Babia Góra  (in Polish), or Babia hora (in Slovak), literally Old Wives' or Witches' Mountain, is a massif situated on the border between Poland and Slovakia in the Western Beskid Mountains. The name is also applied to the culmination of the massif, Diablak ("Devil's Peak"), which is also the highest peak of this part of the Carpathian Mountains, at  above sea level.

History
Babia Góra was first mentioned in the 15th century chronicle of Jan Długosz. It was first plotted on a map in 1558. Until the end of the 17th century most of the available information on the mountain came from folklore. According to folk tales, the mountain was the location of the witches' sabbath. The first known ascent was made in 1782 by the court astronomer of King Stanislaus Augustus, Jowin Fryderyk Alojzy Bystrzycki, Bończa coat of arms. The period of scientific investigations began in the second half of the 19th century.

Nature
Gentle from the south, steep from the north, Babia Góra is home to bear, lynx, wolf and other species; as well as alpine flora endemic at this altitude. The first attempts to protect the area were made in the 1930s. In 1933 the Nature Reserve of Babia Góra was established on the Polish side. Later, in 1954, the Babia Góra National Park (Babiogórski Park Narodowy) was established with an area of 17.04 km2. In 1976 it became one of the first Biosphere Reserves in the world. For a long time Babia Góra National Park was the smallest of the Polish national parks. In 1997 it was enlarged to 33.92 km2 and a buffer zone was created of 84.37 km2. Within the park, 10.62 km2 is under strict protection. There are calls for strengthening of cross-border cooperation with Slovakia to better protect the fragile environment of the mountain.

Climate
Babia Góra is sometimes nicknamed Matka Niepogód (Mother of Bad Weather).
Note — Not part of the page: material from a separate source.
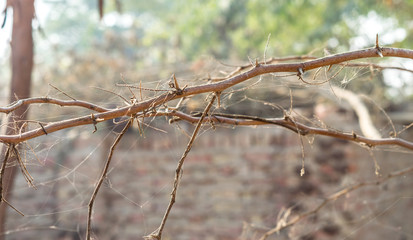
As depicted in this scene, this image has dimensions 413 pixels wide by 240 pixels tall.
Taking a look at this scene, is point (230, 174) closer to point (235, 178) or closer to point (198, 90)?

Located far from any other mountains of similar height that would provide a natural barrier, it is very susceptible to weather changes. Snow can remain on the northern slopes and in narrow gorges until summer.  In May 2016, a climber was killed by lightning while attempting to descend the mountain when a thunderstorm approached.

Tourism
Tourism in the region of Babia Góra is quite a recent phenomenon. The first tourists in the 19th century were mainly intellectuals from nearby Cracow. Since then the village of Zawoja has developed into an important mountain resort. However, skiing facilities are very restricted due to the protected status of the area.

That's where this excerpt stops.